One feature of the book is a tendency to summarise and re-cap from time to time. I found this helpful as a way of reinforcing the key points. A useful appendix of relevant Acts and Public Reports and a list of national co-ordinating bodies which promote shared working. Overall, this is a book which is essential for educational and agency libraries, valuable for professional educators wishing to explore a familiar issue in more depth and useful for students and practitioners working in the health care field.
The British Journal Of General Practice
The last short chapter of this book does much to ease the difficulty of understanding across boundaries. It focuses on basic values that can be shared.
Community Care
Students may find it a useful introduction to collaboration in the context of social theory
CAIPE Bulletin (Centre for the Advancement of Interprofessional Education)

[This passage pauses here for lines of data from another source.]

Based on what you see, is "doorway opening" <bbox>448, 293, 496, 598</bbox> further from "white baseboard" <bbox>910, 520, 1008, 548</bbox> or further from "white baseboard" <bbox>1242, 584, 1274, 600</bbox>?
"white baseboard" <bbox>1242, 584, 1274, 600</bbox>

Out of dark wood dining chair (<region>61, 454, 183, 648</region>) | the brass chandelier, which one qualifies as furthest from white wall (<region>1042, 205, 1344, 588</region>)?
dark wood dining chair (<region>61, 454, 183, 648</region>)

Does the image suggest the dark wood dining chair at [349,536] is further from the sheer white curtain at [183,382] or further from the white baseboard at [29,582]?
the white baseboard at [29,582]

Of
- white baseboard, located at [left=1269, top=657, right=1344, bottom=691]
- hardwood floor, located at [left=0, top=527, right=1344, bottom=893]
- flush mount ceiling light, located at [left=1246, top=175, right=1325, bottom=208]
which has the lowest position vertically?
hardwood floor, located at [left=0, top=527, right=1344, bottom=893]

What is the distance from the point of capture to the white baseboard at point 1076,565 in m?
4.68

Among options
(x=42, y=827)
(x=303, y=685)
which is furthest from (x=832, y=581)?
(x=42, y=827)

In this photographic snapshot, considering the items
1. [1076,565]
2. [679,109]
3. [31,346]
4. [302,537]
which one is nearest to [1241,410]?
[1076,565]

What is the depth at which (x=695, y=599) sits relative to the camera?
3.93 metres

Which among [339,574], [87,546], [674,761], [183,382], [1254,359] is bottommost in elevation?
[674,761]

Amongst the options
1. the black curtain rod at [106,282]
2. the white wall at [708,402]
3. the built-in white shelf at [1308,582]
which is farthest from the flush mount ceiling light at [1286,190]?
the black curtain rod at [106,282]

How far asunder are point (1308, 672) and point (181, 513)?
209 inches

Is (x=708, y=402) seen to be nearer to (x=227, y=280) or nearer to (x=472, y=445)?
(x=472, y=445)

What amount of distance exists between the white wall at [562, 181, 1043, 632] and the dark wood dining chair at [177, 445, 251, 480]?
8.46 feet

It is refreshing to read a book on collaboration wholly written by one person... This enables a longer, more thorough reflection on the topic. The book raises many ideas and concludes with a plea for the development of a more coherent conceptual framework.
Journal of Interprofessional Care
A succinct but wide-ranging critique of collaboration in health and social care.
British Journal of Social Work
This provides a useful analysis for practitioners seeking a theoretical standpoint through which to understand the day-to-day dilemmas of interagency working. The reader is left with a balanced view between the difficulties involved in collaboration and the potential benefits in terms of addressing health and social care tasks of cure, prevention, health promotion and maintenance. This is encapsulated within a political and historical context to enable those with an interest in collaborative working to make the transition from issues at the interpersonal level to the wider macro one.